Nicolas's arm swept outward, and the runes he'd seeded in the earth flared to life. The ground tore open, stone spikes bursting up like teeth. Neville was already moving, sword flashing. The spikes slammed against an earthen wall that rose around their group, solid as fortress stone.

"Cheers," Harry called over his shoulder.

Neville grunted, sweat on his brow. "Don't mention it."

The field became chaos. Perenelle's green fire whipped forward in curling streams, twisting like serpents. Pansy and Daphne stepped in tandem, their wands moving in sharp rhythm. A circle of cold blue counterfire roared up around them, devouring the emerald tongues before they reached the line.

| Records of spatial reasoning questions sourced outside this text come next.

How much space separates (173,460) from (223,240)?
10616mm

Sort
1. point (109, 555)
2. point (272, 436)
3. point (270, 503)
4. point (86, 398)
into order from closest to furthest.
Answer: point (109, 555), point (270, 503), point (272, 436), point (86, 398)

Dumbledore lingered at the edge of the field, his hands folded over the length of his staff, eyes flicking between the hills. He looked less like the Headmaster of Hogwarts and more like a man who had stumbled into a story already written without him.

On the opposite rise, Sybill Trelawney watched with a smile faint as the mist that clung to the grass, with no intention to join.

Fred and George were already laughing, firing hexes that ricocheted in mad angles. One clipped a boulder Perenelle had hurled and sent it skidding harmlessly into the far field. "Did you see that?" George called.

"Course I did," Fred shouted back. "She's not half as scary as Mum when she's cross."

Perenelle's eyebrow flicked once in their direction. The next wave of flame missed them by inches.

Hermione darted forward, wand flashing in rapid bursts, dismantling half the runes that glowed underfoot. Susan and Hannah covered her sides, shields overlapping clean, never leaving a gap. When the next blast rolled across them, it struck solid and broke apart.

Harry's face tightened when Nicolas's army filled the field. Behind Harry, the air shimmered, and another army took shape. Men and women in black, lined with green. Led by Bellatrix. Each one carried strange gear in their hands, slim rods threaded with runes, gauntlets with glowing seams, shields humming with energy.

One raised a hand, light bent and split. Another pressed his gauntlet, and a blast of force kicked dust across the turf. Shields clicked together, glowing with lines that pulsed like veins. Dumbledore drew a sharp breath. "Death Eaters?"